» EXTRAIT CHOISI
◆ ◆ ◆ ◆ ◆
Combat. Élevé par des missionnaires français, le cardinal guinéen, gardien de la liturgie et auteur de « Dieu ou rien », défend une foi pétrie de rigueur.
Il bénéficie de l’une des plus belles vues sur la basilique Saint-Pierre. À l’image des colonnes du Bernin qui, sous les fenêtres de son bureau, enserrent la grande place du Vatican, le cardinal Robert Sarah est un pilier du catholicisme. Préfet de la Congrégation pour le culte divin et la discipline des sacrements (ouf !), ce prélat africain est le gardien universel de la liturgie. Et sa voix porte de plus en plus, surtout depuis que son ouvrage Dieu ou rien – écrit avec le journaliste Nicolas Diat –, qui sort ces jours-ci en poche (Pluriel/Fayard), est un best-seller inattendu – vendu à 250 000 exemplaires, et paru dans douze traductions. « Ce livre m’inspire », aurait confié le pape François à son auteur. « Mgr Sarah est un don de Dieu », aurait glissé à des religieuses françaises le 7 décembre Benoît XVI – qui l’a nommé à son poste. Un double imprimatur qui fait du cardinal guinéen l’un despapabili favoris, à savoir un candidat sérieux à la succession de François.
◆ ◆ ◆ ◆ ◆
» LIGNES DE L'EXERCICE
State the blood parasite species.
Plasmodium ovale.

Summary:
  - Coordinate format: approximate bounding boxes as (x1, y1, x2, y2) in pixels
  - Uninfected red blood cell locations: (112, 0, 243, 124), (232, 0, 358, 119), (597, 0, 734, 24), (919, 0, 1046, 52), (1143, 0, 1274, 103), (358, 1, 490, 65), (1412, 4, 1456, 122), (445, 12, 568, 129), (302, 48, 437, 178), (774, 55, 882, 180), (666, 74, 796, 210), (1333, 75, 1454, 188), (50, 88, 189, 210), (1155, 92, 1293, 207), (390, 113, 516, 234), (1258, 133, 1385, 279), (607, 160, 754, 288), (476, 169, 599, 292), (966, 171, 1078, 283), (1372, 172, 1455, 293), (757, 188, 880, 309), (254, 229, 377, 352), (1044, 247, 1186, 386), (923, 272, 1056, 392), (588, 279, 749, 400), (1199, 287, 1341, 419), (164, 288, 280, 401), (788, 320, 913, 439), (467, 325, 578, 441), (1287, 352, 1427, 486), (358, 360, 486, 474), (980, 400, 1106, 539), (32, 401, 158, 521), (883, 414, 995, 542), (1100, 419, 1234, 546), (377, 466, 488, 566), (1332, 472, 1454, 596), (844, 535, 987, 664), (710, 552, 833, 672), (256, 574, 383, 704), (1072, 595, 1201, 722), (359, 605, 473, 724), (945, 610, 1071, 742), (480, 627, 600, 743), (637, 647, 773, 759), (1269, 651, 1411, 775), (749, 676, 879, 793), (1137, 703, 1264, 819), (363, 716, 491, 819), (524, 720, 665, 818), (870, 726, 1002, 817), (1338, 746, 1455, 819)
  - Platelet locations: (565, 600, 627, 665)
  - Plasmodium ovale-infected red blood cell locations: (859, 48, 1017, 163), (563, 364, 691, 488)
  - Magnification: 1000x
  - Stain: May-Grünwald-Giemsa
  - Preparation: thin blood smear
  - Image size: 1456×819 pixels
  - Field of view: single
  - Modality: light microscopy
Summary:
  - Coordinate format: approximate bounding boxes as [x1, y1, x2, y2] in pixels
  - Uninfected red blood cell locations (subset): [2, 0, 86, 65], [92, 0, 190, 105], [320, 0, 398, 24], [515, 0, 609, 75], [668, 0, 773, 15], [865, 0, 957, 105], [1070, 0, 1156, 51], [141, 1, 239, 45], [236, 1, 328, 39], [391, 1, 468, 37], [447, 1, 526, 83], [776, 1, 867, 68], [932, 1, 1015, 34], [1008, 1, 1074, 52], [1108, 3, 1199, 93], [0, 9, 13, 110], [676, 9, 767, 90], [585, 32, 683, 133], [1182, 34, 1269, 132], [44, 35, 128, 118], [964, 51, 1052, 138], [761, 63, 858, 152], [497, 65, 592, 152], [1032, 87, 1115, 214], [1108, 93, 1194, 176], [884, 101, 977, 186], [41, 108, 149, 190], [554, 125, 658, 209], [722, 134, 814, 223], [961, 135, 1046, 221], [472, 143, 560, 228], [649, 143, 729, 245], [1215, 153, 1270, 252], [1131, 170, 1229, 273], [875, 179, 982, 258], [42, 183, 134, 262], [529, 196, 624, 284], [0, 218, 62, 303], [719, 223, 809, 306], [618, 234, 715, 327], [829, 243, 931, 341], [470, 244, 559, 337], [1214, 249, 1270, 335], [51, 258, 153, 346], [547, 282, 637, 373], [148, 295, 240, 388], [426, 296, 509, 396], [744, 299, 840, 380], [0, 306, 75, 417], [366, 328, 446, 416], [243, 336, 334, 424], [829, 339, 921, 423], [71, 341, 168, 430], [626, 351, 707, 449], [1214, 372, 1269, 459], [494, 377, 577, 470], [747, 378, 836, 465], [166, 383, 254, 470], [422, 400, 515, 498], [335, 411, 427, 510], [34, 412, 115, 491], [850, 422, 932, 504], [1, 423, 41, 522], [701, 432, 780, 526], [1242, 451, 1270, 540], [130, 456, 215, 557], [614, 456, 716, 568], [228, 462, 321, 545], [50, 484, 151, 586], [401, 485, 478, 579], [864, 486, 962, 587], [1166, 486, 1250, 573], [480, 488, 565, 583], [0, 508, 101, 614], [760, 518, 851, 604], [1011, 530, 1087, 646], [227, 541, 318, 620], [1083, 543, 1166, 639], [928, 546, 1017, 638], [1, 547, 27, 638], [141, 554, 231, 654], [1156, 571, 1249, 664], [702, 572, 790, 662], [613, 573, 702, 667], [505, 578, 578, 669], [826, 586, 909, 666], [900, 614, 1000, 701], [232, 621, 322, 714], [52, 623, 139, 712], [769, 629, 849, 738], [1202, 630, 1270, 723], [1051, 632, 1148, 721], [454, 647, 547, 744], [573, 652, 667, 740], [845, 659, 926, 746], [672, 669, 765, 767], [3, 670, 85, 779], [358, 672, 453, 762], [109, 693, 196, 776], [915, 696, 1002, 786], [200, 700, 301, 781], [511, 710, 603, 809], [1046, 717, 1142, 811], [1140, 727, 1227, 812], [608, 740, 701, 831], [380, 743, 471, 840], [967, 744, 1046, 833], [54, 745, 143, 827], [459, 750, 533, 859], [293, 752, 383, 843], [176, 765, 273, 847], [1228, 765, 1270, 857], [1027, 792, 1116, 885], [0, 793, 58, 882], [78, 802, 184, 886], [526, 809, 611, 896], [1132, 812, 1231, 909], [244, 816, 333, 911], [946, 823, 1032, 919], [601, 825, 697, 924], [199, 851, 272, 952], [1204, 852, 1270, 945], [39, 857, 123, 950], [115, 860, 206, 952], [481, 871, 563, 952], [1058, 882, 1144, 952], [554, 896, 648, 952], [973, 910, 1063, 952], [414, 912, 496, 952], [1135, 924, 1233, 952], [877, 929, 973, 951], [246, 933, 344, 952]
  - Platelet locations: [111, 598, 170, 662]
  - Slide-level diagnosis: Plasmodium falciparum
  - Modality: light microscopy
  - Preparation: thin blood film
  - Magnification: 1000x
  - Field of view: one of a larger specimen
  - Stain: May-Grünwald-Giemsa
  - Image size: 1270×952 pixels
◆ ◆ ◆ ◆ ◆
» LISTE DES CONSIGNES
1. D'après l'extrait, combien d'exemplaires de Dieu ou rien ont été vendus ?
2. Présente sous forme de liste JSON de chaînes, une par ligne et sans les lignes vides, le passage des lignes de l'exercice qui va du début jusqu'à la ligne contenant « Plasmodium ovale. », celle-ci comprise.
L'extrait et les lignes viennent de deux sources différentes.

» RÉPONSES
1. 250 000 exemplaires.

2.
[
  "State the blood parasite species.",
  "Plasmodium ovale."
]